Quando o desobediente Absalão se rebelou contra o seu pai Davi, com a intenção de usurpar a coroa, Davi preparou imediatamente um exército e marchou contra ele. Quem não pensaria que a intenção do pai era castigar o seu filho desobediente e pô-lo fora do caminho? No entanto, o seu coração amoroso e paternal estava disposto a agir de forma bem diferente. Quando enviou os seus generais para o combate, a sua mais estrita prescrição foi: 'Por favor, poupai-me o jovem Absalão!'⁹. O seu desejo não era apenas que o seu filho não fosse morto, mas que fosse protegido: 'salvai-o!'. Mas será que Davi agiu de forma coerente com isso? Se ele desejava que Absalão fosse salvo, por que enviou um exército contra ele? Ou será que foi obrigado a fazê-lo para se proteger? Caso contrário, não poderia ter mantido o seu exército em casa, se não quisesse que o seu filho sofresse qualquer dano? Na verdade, ele poderia ter feito tudo isso, diz Santo Agostinho, mas ele queria humilhar o orgulho do seu filho rebelde. Vou mostrar-lhe, pensou ele, que não me falta poder para o castigar, para que, assustado à vista do meu exército, se submeta e volte para o seu pai; mas os meus generais devem saber que não desejo a sua morte e, por isso, ordeno-lhes que o poupem e não lhe façam mal. Tal é, também, a razão pela qual o Deus Todo Poderoso assumirá a aparência de ira quando Ele, como vimos no último sermão, mediante terríveis presságios, chamará todas as criaturas às armas para derrubar os pecadores, seus filhos rebeldes. O seu objetivo é castigar a sua desobediência, de tal modo que, por medo do juízo final iminente e dos sinais que o precedem, eles se humilhem e, fazendo penitência oportuna, alcancem a vida eterna. 'Poupai-me o meu filho', diz Ele com o seu coração paternal e amoroso: 'Salvai as almas dos meus filhos, embora sejam rebeldes e desobedientes!'
E, como lemos na Sagrada Escritura, é assim que Deus sempre agiu. Quando Ele foi forçado pelos muitos pecados da humanidade a infligir algum castigo geral sobre o mundo, Ele quase nunca o fez sem ter anunciado muito antes por meio dos seus profetas, ou por meio de sinais e presságios, para que os homens, fazendo penitência oportuna, pudessem escapar dos efeitos de sua ira. Assim agiu com os ninivitas, a quem enviou o profeta Jonas para anunciar por todas as ruas da cidade: 'Daqui a quarenta dias, Nínive será destruída'¹⁰. Quem, ao ouvir esta terrível ameaça, não imaginaria que Deus estava extremamente irado contra a cidade ímpia? No entanto, não há dúvida de que, com essa ameaça, Ele se mostrou extremamente misericordioso e condescendente com ela. São João Crisóstomo, considerando esta circunstância, dirigiu-se a Deus maravilhado, perguntando-lhe: 'Meu Senhor e meu Deus, o que fazeis? Porque anunciais o castigo que quereis infligir?'¹¹. Faço-o, responderia o Omnipotente, para não ser obrigado a castigar; para que as minhas ameaças não tenham de ser cumpridas. E os ninivitas tinham a certeza dessa verdade; conheciam a Deus e sabiam que Ele é um Senhor misericordioso¹², como nos diz Santo Efrém. Quando ouviram o sermão de Jonas, recolheram-se todos, fizeram penitência e, assim, aplacaram a ira de Deus, de modo que as suas ameaças contra eles não se concretizaram.
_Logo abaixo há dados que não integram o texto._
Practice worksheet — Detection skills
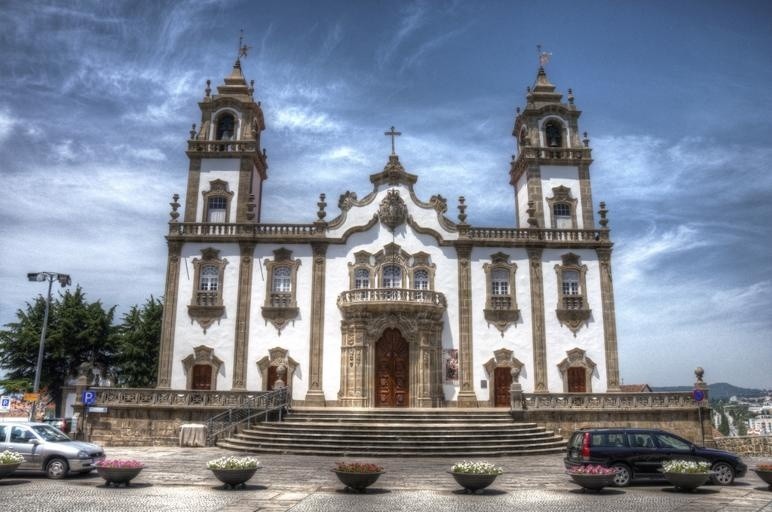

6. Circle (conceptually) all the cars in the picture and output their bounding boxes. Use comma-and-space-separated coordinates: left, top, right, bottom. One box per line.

Foi assim também que Ele agiu em relação ao perverso rei Faraó, que tão cruelmente perseguiu o povo de Israel. As muitas e maravilhosas pragas com que Ele afligiu a toda a terra do Egito são bem conhecidas das Escrituras, mas Ele só infligiu uma delas depois de ter enviado Moisés ao Faraó para o avisar, caso não permitisse a saída do povo eleito: 'farei perecer teu filho primogênito'¹³, ao que se seguiu outras pragas terríveis. Se o Faraó tivesse submetido, nenhuma das ameaças teria sido cumprida. E foi assim que o Todo Poderoso agiu depois. Quando quis entregar a cidade de Jerusalém nas mãos dos seus inimigos, Isaías teve de vaguear pelas ruas durante muito tempo, sem roupa, para avisar da calamidade iminente. Quando ameaçou o povo judeu com a escravidão sob o duro jugo dos assírios, enviou antes Jeremias acorrentado. E ainda, quando estava prestes a castigar os habitantes de Jerusalém com a fome, Ezequiel teve de comer apenas o estrume das vacas e dos bois durante trezentos e noventa dias. Todas essas coisas eram sinais da futura ira de Deus mas, ao mesmo tempo, eram provas da sua misericórdia. Com razão diz o profeta Davi ao seu Deus: 'Mas aos que vos temem destes um estandarte, a fim de que das flechas escapassem, para que vossos amigos fiquem livres'¹⁴.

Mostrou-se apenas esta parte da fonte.